How important is sex to you?

How do you view sex?

  • I'm a MAN...and I HAVE TO HAVE SEX to feel love

    Votes: 8 29.6%
  • I', a WOMAN...and I HAVE TO HAVE SEX to feel love

    Votes: 13 48.1%
  • I'm a MAN...and I could care less if I have sex or not.

    Votes: 3 11.1%
  • I'm a WOMAN...and I could care less if I have sex or not.

    Votes: 3 11.1%

  • Total voters
    27

TL4everu2

New member
Ok, I am one of the people who view sex as a necessity. I feel, that without sex, a relationship is a simple friendship. There is no love in it.

Please...Keep in mind that this is just how I feel....Not that I am trying to say that is the only way.



When my wife and I go for a period of time longer than 2 weeks without sex, I feel very depressed and very distant. I feel like she is looking for it elsewhere, and I'm not good enough or whatever.

She tells me that, she could take it or leave it, when it comes to sex. She doesn't "need" sex. :confused: I've heard this from other women also in reference to sex....Not just sex with ME, but just in reference to having sex...period....


So, I ask...What are your views toward sex?
 
And before it's said by someone else, I know the options are not all inclusive....but it's the best I could come up with.
 
My personal observation: As a women, the more I get sex, the more I crave it and when there are long breaks with no sex, the easier it is not to have it (some of my friends have said the same thing). When I have a long break without sex, I have to mentally phsyc myself up to welcome it again. Of course, this now adds a guilt factor because I feel that I should want sex, but I'm not in "the mood". I have to override my mood and just do it. Once things gets started again, I'm back to craving it.:D

Now no sex and no masterbation - I just get down right grumpy, bitchy and irritable. It's as if orgasams keep my brain chemicals balanced. Too bad it took me so long to realize this.
 
-couldn't- care less. There is no less care I could have for it, because I care the lowest amount.
 
My personal observation: As a women, the more I get sex, the more I crave it and when there are long breaks with no sex, the easier it is not to have it (some of my friends have said the same thing). When I have a long break without sex, I have to mentally phsyc myself up to welcome it again. Of course, this now adds a guilt factor because I feel that I should want sex, but I'm not in "the mood". I have to override my mood and just do it. Once things gets started again, I'm back to craving it.:D

Now no sex and no masterbation - I just get down right grumpy, bitchy and irritable. It's as if orgasams keep my brain chemicals balanced. Too bad it took me so long to realize this.
====
> _WORK TO BE COMPLETED_: Write out the forum thread word for word, everything from "When my wife" down to "enough or whatever.".

> _GIVEN MATERIAL_:
====
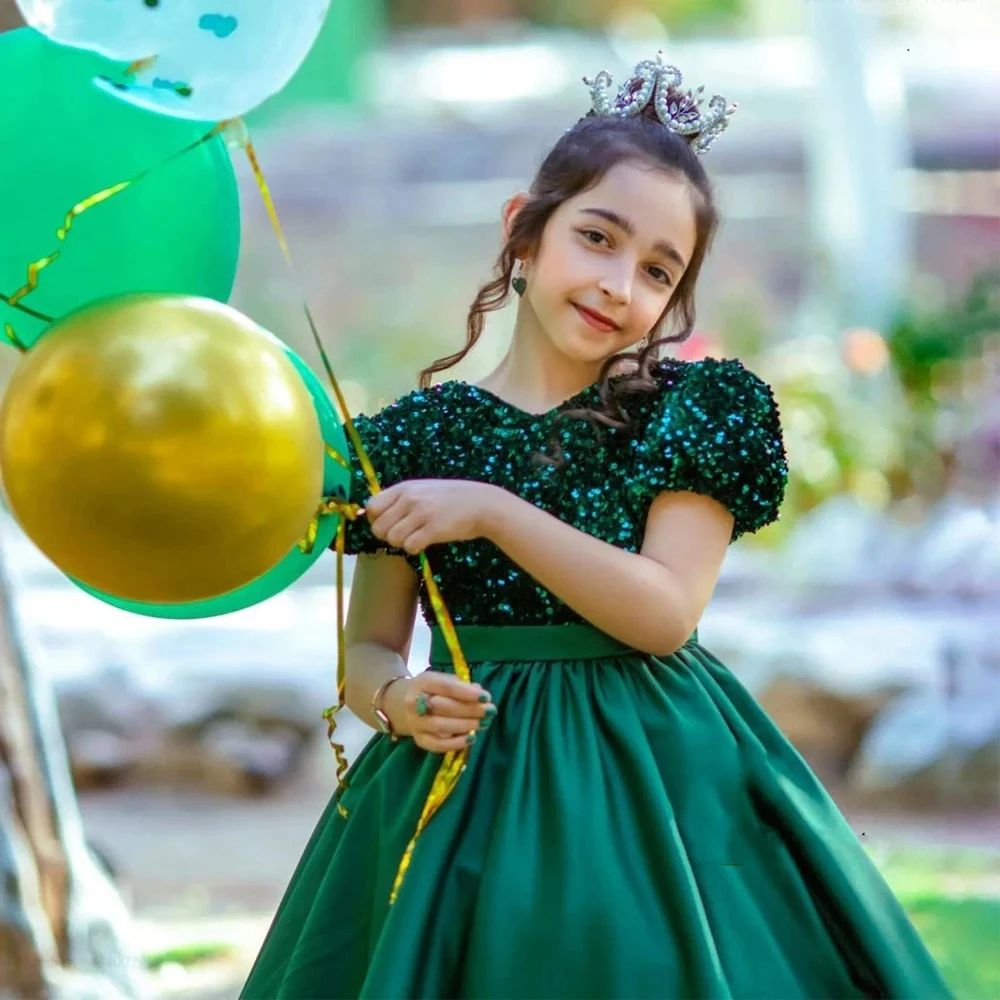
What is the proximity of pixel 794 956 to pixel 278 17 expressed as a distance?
1051mm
====
> _RESULT_:
When my wife and I go for a period of time longer than 2 weeks without sex, I feel very depressed and very distant. I feel like she is looking for it elsewhere, and I'm not good enough or whatever.